EU AI Act: General-purpose AI enters a new regulatory era starting August 2025 - Part 2

The next critical deadline arrives on August 2, 2025, bringing into force a comprehensive set of obligations for General-Purpose AI (GPAI) models. These are the versatile foundational AI models, like large language models (LLMs) or sophisticated image generators, that underpin a vast array of downstream AI applications and services.

August 2, 2025 marks the beginning of the most significant shift in AI governance since the internet's commercialization. While February's prohibitions established clear boundaries, August introduces comprehensive obligations for General-Purpose AI models that will fundamentally reshape how organizations develop, deploy, and integrate foundation models across the EU market.

For product leaders managing LLMs, image generators, or any foundational AI capability, August 2025 represents the inflection point where compliance becomes competitive advantage. Companies that master these GPAI obligations will capture market opportunities while competitors struggle with basic vendor due diligence and documentation gaps.

General-purpose AI demands transparency and accountability

Whether an organization provides these foundational models or integrates them into its enterprise solutions, it is directly impacted.

For GPAI Providers:

* Obligations include meticulous technical documentation (e.g., model architecture, training data, performance), providing clear documentation for downstream users, implementing robust copyright compliance policies (including respecting machine-readable opt-outs), and publishing a public summary of training data.

For Systemic Risk GPAI Models
(e.g., those trained with over 10^25 FLOPs, or otherwise designated by the EU AI Office):

* Additional, more stringent requirements apply, such as advanced safety testing ("red teaming"), continuous risk assessments, incident reporting, and enhanced cybersecurity. The European AI Office gains direct oversight over these powerful models.

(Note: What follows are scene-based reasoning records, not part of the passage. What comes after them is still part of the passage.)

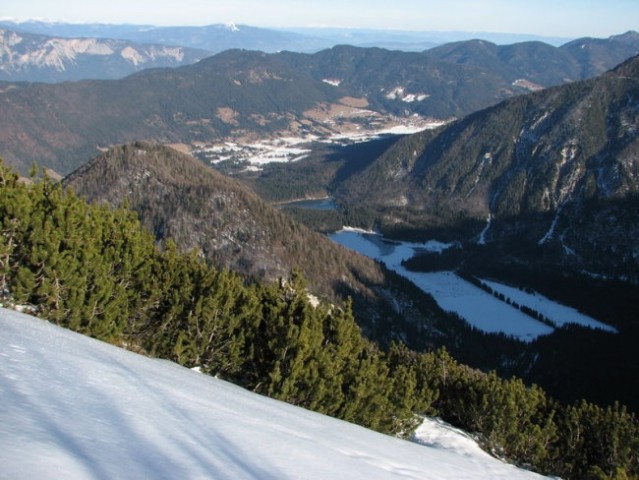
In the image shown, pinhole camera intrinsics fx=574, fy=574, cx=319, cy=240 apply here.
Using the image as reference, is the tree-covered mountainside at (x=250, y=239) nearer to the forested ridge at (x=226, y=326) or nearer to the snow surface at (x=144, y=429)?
the forested ridge at (x=226, y=326)

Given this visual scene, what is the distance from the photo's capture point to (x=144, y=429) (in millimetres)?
10133

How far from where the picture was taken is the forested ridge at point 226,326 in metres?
19.1

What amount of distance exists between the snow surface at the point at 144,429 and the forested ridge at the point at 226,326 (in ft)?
11.9

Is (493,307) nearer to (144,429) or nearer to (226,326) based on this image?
(226,326)

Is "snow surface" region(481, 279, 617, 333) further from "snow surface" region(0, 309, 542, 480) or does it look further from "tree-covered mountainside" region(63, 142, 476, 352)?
"snow surface" region(0, 309, 542, 480)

For Deployers/Integrators of GPAI Models:

* Organizations must ensure their GPAI providers meet these requirements and supply them with the necessary documentation to understand the model's capabilities and limitations. This allows them to fulfill their own responsibilities when integrating these models into their products.

AI Regulations and cost explained

Floating Point Operations (FLOPs) is essentially a way to measure how much raw computing power was used to "train" an AI model. FLOPs is the "size" of the AI's training: It's a count of all the individual math calculations (additions, multiplications, etc., often with decimals) that the computers performed to teach the AI what it knows. The higher the FLOPs number, the more massive and complex the AI's "learning" process was. Governments are setting rules for very powerful AI models to ensure safety:

1. The "power" threshold:

* AI models that use a huge amount of computing power during their training, specifically more than 10^25 FLOPs (Floating Point Operations) are considered to have "systemic risk."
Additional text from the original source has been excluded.